San Diego Police Department Community Liaison Officer David Felkins greeted residents and community groups Saturday morning outside the City Heights Community Development Corporation office on El Cajon Boulevard. They participated in an hour long walk around the neighborhood of Teralta West.
The monthly walk happens every third Saturday at various locations around City Heights. Police say it gives residents the opportunity to meet officers, discuss crime and community concerns.
Armed with trash grabbers, over two dozen residents, picked up cigarette butts and food packaging that littered the sidewalks and alleys.
Long time City Heights resident, Maria Cortez, lead the day’s walk. She told stories of the area’s past crimes, pointing out the homes that once housed drug dealers, brothels, and squats.
With continued help from the police, over the last 35 years Cortez has lived in her City Heights home, she has been able to clean up her block.
“Back in the day, it seemed like they [SDPD] were just there to do their job and then they’d leave,” she said. “But now, within the past 25 years, we’ve gotten to know the police very well.”

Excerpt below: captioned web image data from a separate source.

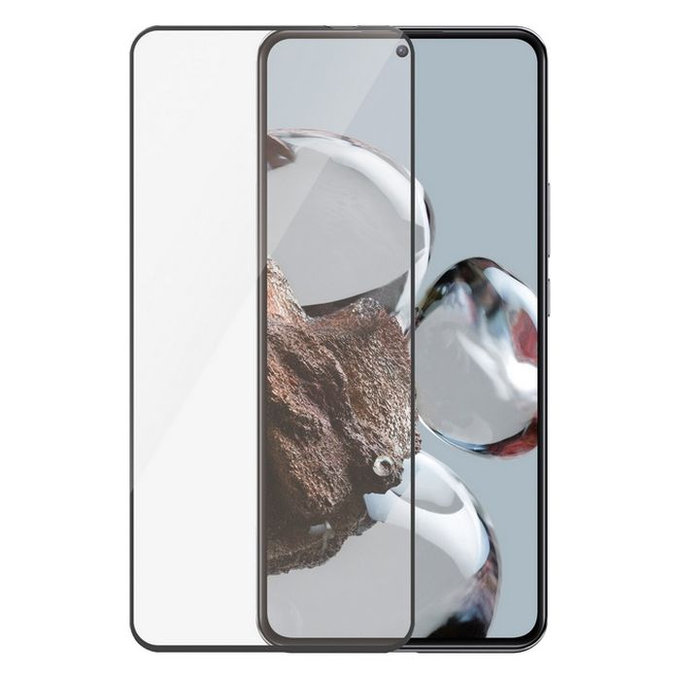 PanzerGlass - Kaljeno Steklo UWF AB za Xiaomi 12T Pro in 12T, črn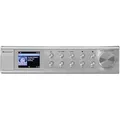 Produktbild: Soundmaster IR1500SI Küchenradio Internetradio Unterbauradio Netzwerkplayer WLAN DAB+ UPNP Bluetooth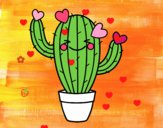 Cactus corazón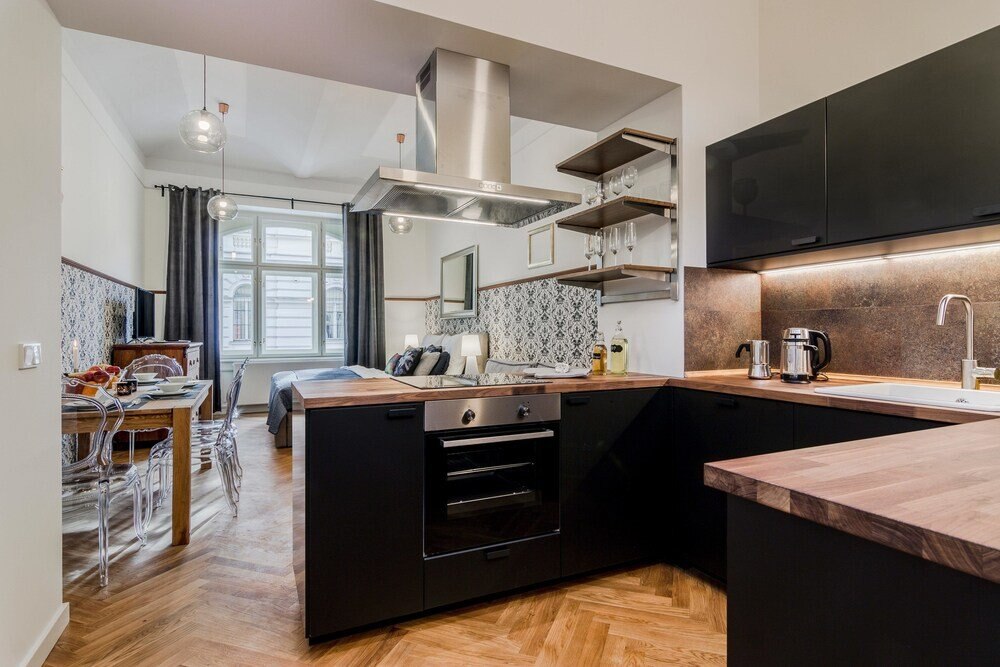 PRG Trendy Central APT by Michal&Friends Room Type - Classic Apartment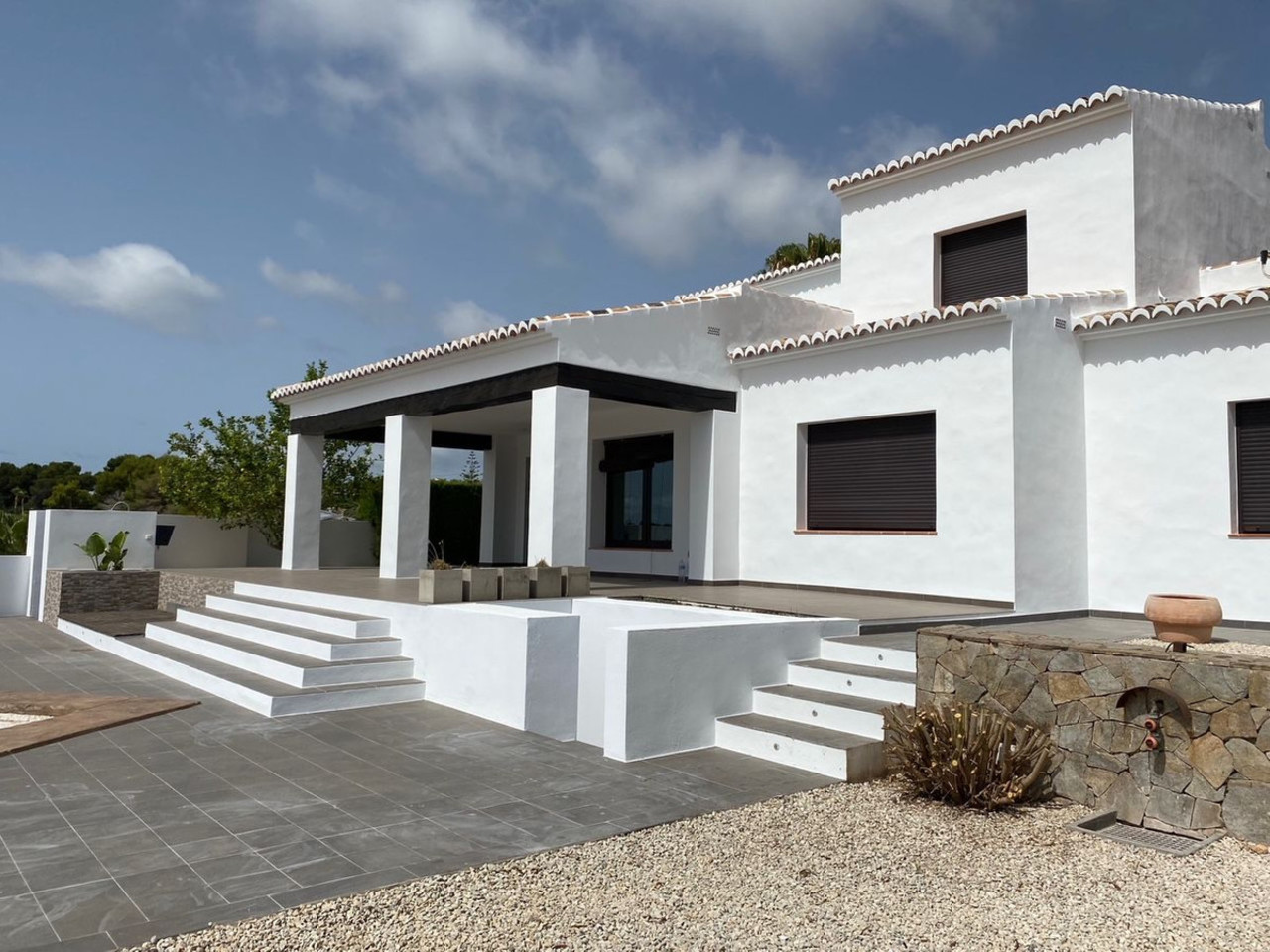 4 soverom Villa til salgs i Moraira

She credits SDPD’s efforts like the community law enforcement walk and having community liaison officers available at the mid-city police substation to establishing that open community dialogue with the police.
“We’ve got a few bad apples, but you know what, those few bad apples don’t matter to us,” Cortez said. “Because the majority of our police department, I give them a high five.”

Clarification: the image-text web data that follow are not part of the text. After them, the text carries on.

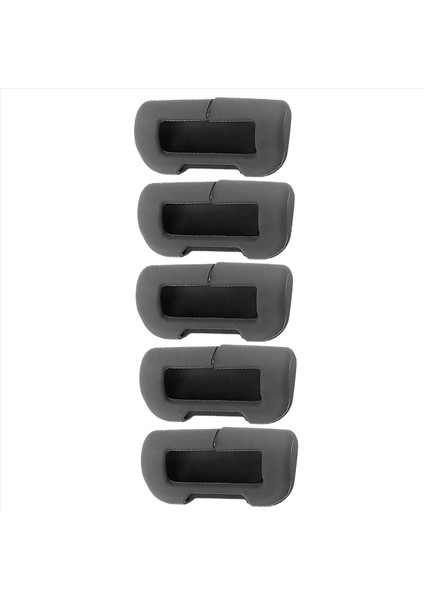 Tesla Model 3/y Emniyet Kemeri Tokası Koruyucu Kapak Çarpışma Kaçınma Siyah Güvenlik Kemeri Kipi Koruyucu 10 Pcs (Yurt Dışından) modelleri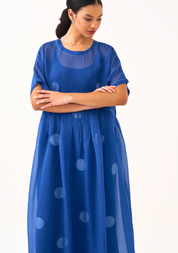 Yoke Gather Dress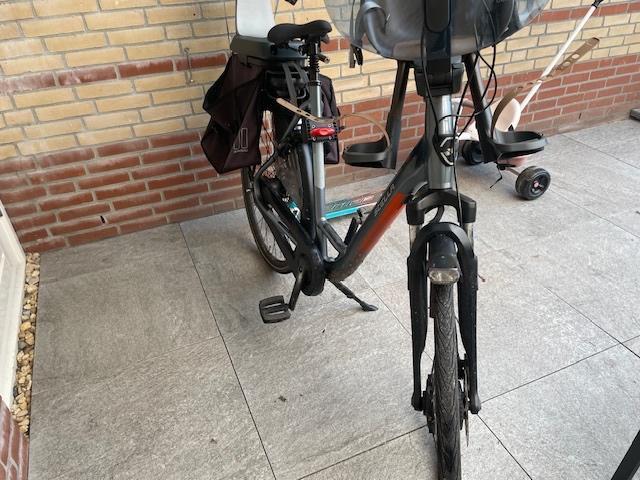 Stella Ebike, Fietsen en Brommers, Elektrische fietsen, Gebruikt, Overige merken, 55 tot 59 cm, 50 km per accu of meer, Ophalen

SDPD has been able to generate good rapport with some of City Heights’ community leaders and business owners. However, racial profiling data, video footage questioning reported police accounts, and national stories of young black men being fatally wounded by police officers has others wondering where the U.S. has left the civil rights movement.
Over two dozen joined a candlelight vigil Sunday evening for Tamir Rice and other young people who have lost their lives when confronted by the police. Part of a nationwide call to rally for the three month anniversary of the death Rice, a 12-year-old black boy that was shot and killed by a white Cleveland, Ohio police officer.
Organized by local community activist DeMilo Young, the rally mourned the loss of the youth and called on participants to take action to prevent further deaths.
“A black man, woman or child are more likely to be shot by police. Why is that? We have to get to the root of that issue,” Young said. “We can’t just say we need law enforcement reform. We need humanity reform.”
The San Diego County District Attorney’s Office recently released a study of San Diego County officer involved shootings with 20 years of data. The report shows that 19 percent of the suspects were black. San Diego County has a total black population of 4.59 percent, as of 2011.
At the rally, Cathy Mendonca of United Against Police Terror – San Diego, read out loud the names of the youth that became statistics for that report.
UAPTSD and Women Occupy are petitioning to reform the City of San Diego’s Citizens Review Board on Police Practices to be more reflective of the County of San Diego’s Citizens’ Law Enforcement Review Board.
UAPTSD have organizing meetings the 2nd and 4th Wednesdays of the month at the Activist Center on Wightman Street and Van Dyke Avenue in City Heights.
Alicia Garza, of Black Lives Matter, will be addressing the goals of the national movement she co-founded and local movements in San Diego, Friday evening at the Malcolm X Library.
The next Community Law Enforcement Walk is scheduled for March 21, at a currently unconfirmed location. Details will be available on Nextdoor.com, a neighborhood specific social network SDPD uses to communicate with residents.